* WORK ITEM
Using the text below on the Beevers Kaas judgment, decide whether each statement agrees with it, answering yes or no and quoting the deciding words. 1. The judgment was delivered on 8 May 2025. 2. Beevers Kaas had been the sole distributor of the cheese in Belgium since 1993. 3. The supermarket chain's distribution contract with the cheese producer directly prohibited sales outside the Netherlands.

* TEXT SECTION
The judgment of the European Court of Justice (ECJ) delivered on 8 May 2025 in the case of Beevers Kaas (C-581/23) is expected to have significant implications for companies, particularly in the context of exclusive distribution agreements. The European Court established that, in the exclusive distribution networks, the company which organises the system, must grand to each distributor a territorial exclusivity and, at the same, impose a ban on active sales in the territory of other distributors of the network. The consequences of a contractual loophole are severe.

Each distributor of the network may sell in other territories and the supplier will be liable to pay damages to each exclusive distributor which undergo parallel sales of other distributors in its territory.

What happened in the  Beevers Kaas case and why is this judgement so impactful?

This case starts when a supermarket chain which distributed Cono’s cheese in the Netherlands started to resell it in Belgium, thereby damaging Beevers Kaas, which was the sole distributor of the same cheese in Belgium since 1993.

The supermarket chain claimed that it was entitled to sell the cheese not only in the Netherlands but also in Belgium: the distribution contract with the cheese producer did not contain any direct prohibition on sales out of the Netherlands and, in any case, it was contrary to EU competition law to imply such restriction. The producer and the Belgian exclusive distributor affirmed that none of the cheese producer’s distributors was selling in the territory of other exclusive distributors and this implied that there was a direct restriction on parallel sales.

The question that arose was to what extent restrictions on active sales in an exclusive distribution system are compatible with EU competition law – particularly under Article 101 TFEU – and the Vertical Block Exemption Regulation (VBER) .

Under EU competition law, exclusive distribution agreements between distributor and supplier should meet certain conditions.

According to the antitrust rules, a supplier is not allowed to prohibit a distributor to sell in a certain territory, UNLESS this territory is under an exclusive distribution system. The simple existence of the exclusivity right on a territory granted by a producer to a distributor is not enough for distributors outside of the agreement to have to refrain from selling in a certain area: what the EU judgment clarifies is that a distribution system based on territorial exclusivity is validly put in place, when the supplier ensures, by means of agreements and contractual documents, that all the distributors of its newtork do not to sell out of their granted territory.

* EXTRACTED INFORMATION
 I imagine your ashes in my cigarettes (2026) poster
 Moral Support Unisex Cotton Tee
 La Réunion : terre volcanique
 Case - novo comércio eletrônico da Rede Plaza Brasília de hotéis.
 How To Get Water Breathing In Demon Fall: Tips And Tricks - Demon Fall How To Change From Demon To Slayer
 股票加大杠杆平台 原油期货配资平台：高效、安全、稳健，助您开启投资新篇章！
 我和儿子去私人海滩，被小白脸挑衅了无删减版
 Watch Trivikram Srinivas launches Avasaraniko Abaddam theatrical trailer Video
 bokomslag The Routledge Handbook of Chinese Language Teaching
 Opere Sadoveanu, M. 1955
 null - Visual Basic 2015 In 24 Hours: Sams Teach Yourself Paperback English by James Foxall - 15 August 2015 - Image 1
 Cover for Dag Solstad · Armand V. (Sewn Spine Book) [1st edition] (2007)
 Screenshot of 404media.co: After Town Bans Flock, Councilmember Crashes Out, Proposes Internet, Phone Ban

* WRITTEN RESPONSE
1. Yes: "delivered on 8 May 2025"
2. Yes: "which was the sole distributor of the same cheese in Belgium since 1993"
3. No: "the distribution contract with the cheese producer did not contain any direct prohibition on sales out of the Netherlands"